- **What you are asked to do**:
Rewrite the stretch of the interview from "TI: And you were" through "far, fifty miles.", substituting "lunch" for "breakfast" each time it appears.

- **Provided passage**:
+ + + + +

TI: So in some ways, even though it wasn't really planned by you, it was probably a good time for you to get out of the business because at that point it just started going down and probably was harder and harder for your brother and your father to keep it going.

RH: That's right.

TI: And you were able to get a job. Now it sounds like it was kind of a lot of tension between you and your brother.

RH: Yeah, we really never really got along even during camp life. He went his way, I went mine.

TI: And after this incident where you left the business, were the two of you ever able to connect after that in terms of talking and doing things together?

RH: No, not until he had a stroke recently, like about seven years ago he had a stroke and I would just pick him up at home and take him to breakfast with us. Once a week I'd go to a Korean restaurant, they have breakfast, and he liked that kind of food so I'd pick him up and go. Then about a year ago he had a second stroke and now he can't move at all. So he has to go every place in a wheelchair and I can't do that, and he lives out in Barrington so that's pretty far, fifty miles.

TI: But about seven years ago when you started, when you first started taking him to the restaurant, did the two of you ever talk about the war years or anything in terms of what happened?

RH: No, well, we talk about it once in a while, but just like the fun we had. But I was hanging out with a bunch of other guys that were more adventurous than he, the older guys, they stayed in and played cards and did whatever, like good boys do. And I liked to have fun.

<End Segment 14> - Copyright © 2011 Densho. All Rights Reserved.

<Begin Segment 15>

TI: So let's go back to when you first came to Chicago because you were still needing to go to school at this time.

RH: Yes.

TI: So tell me about what school was like in Chicago for you.

RH: Well, at that time it got kind of bad for me because I kind of gave up on education because I've heard stories about guys getting lousy jobs even though they were college educated. And so I just gave up on it and says, nah, but I just did what I felt like doing and that was play basketball over there and I played a little football that one year. But I liked mechanical drawing, and I got straight A's in that but I never pursued that end of it either. But I was good with my hands, my dad taught me a lot about how to do steam fitting work and then he says, "Whenever the tradesmen come over to work, I want you over there and watch him and learn what they're doing and so that you can do it later." And that's what I did and so when I left my dad's business, I was a maintenance engineer and I went to work for different companies and I excelled over there. Finally, I got in with some electricians and I got into the trades and that's what I ended up doing.

TI: So did you go to school or how did you get licensed to do all these activities?

RH: I just learned on the job.

TI: And then at some point do you need to get a license or do you just join the union and that's how you get the jobs?

RH: Well, yeah, I got the jobs because I knew electrical work and I did a lot of union jobs, not being in the union. And I got permits through other contractors and used their name and did the work, but I had to pay them for the permits.

TI: And you did this kind of through your whole career?

+ + + + +

Collected data entries

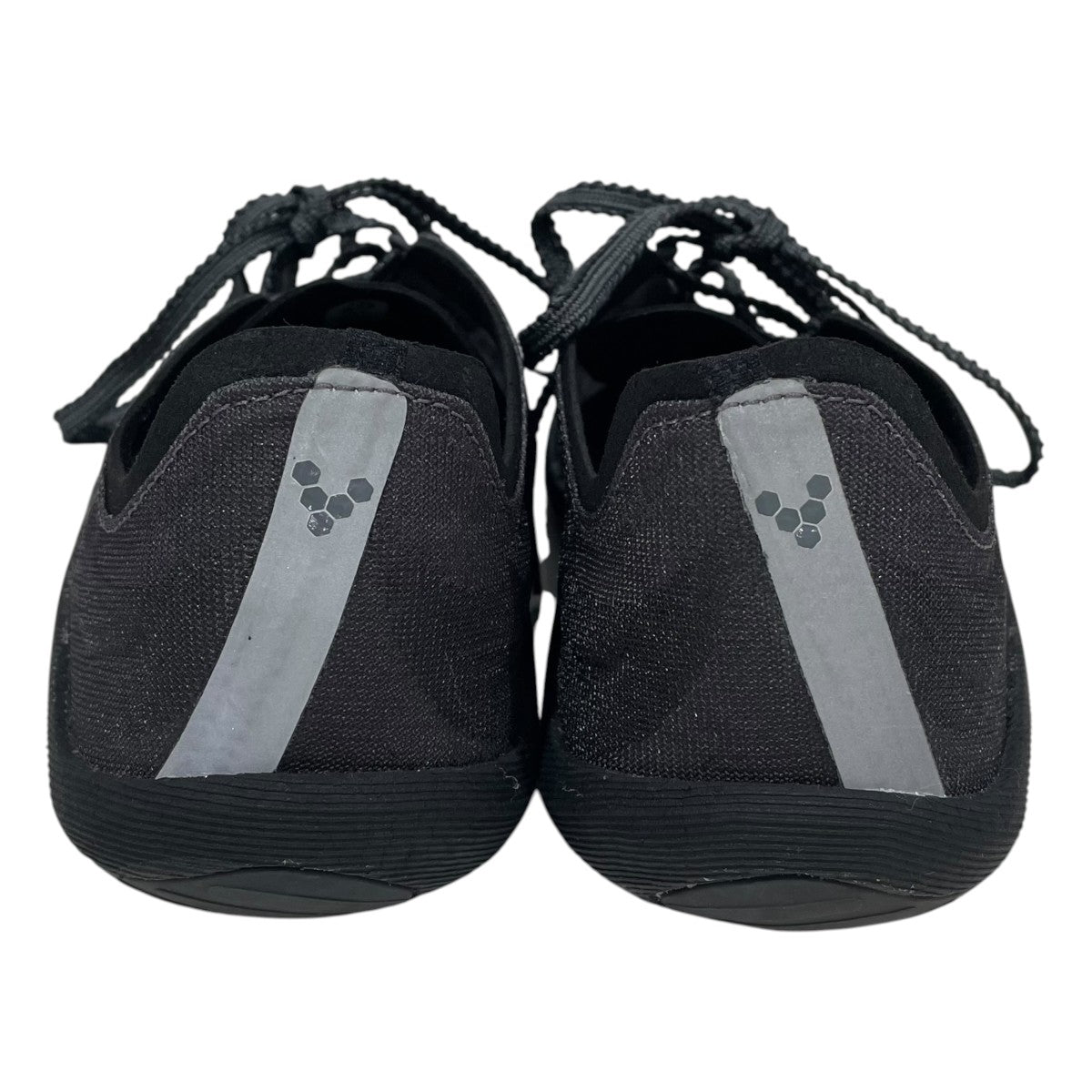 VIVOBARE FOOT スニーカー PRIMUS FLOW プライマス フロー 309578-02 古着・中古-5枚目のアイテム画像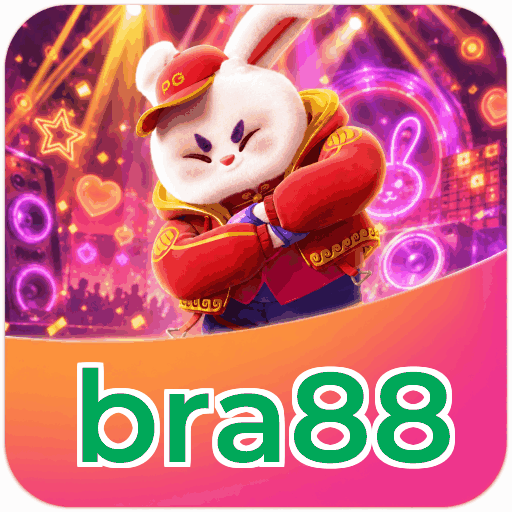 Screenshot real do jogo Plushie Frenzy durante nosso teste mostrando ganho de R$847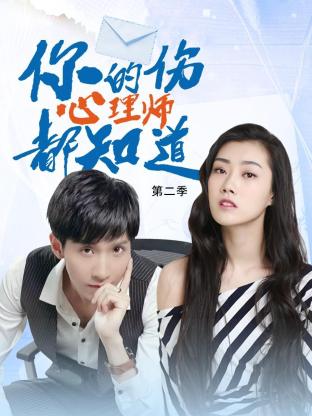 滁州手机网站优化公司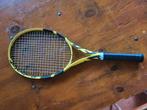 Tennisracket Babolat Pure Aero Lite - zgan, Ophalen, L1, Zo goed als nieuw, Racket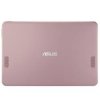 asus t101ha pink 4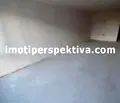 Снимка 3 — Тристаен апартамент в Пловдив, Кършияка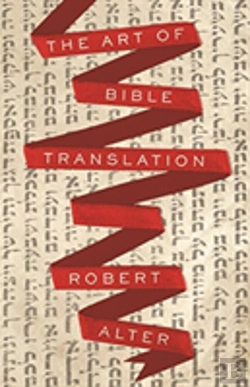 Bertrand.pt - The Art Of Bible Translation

+ + + + +

- **Expected output**:
TI: And you were able to get a job. Now it sounds like it was kind of a lot of tension between you and your brother.

RH: Yeah, we really never really got along even during camp life. He went his way, I went mine.

TI: And after this incident where you left the business, were the two of you ever able to connect after that in terms of talking and doing things together?

RH: No, not until he had a stroke recently, like about seven years ago he had a stroke and I would just pick him up at home and take him to lunch with us. Once a week I'd go to a Korean restaurant, they have lunch, and he liked that kind of food so I'd pick him up and go. Then about a year ago he had a second stroke and now he can't move at all. So he has to go every place in a wheelchair and I can't do that, and he lives out in Barrington so that's pretty far, fifty miles.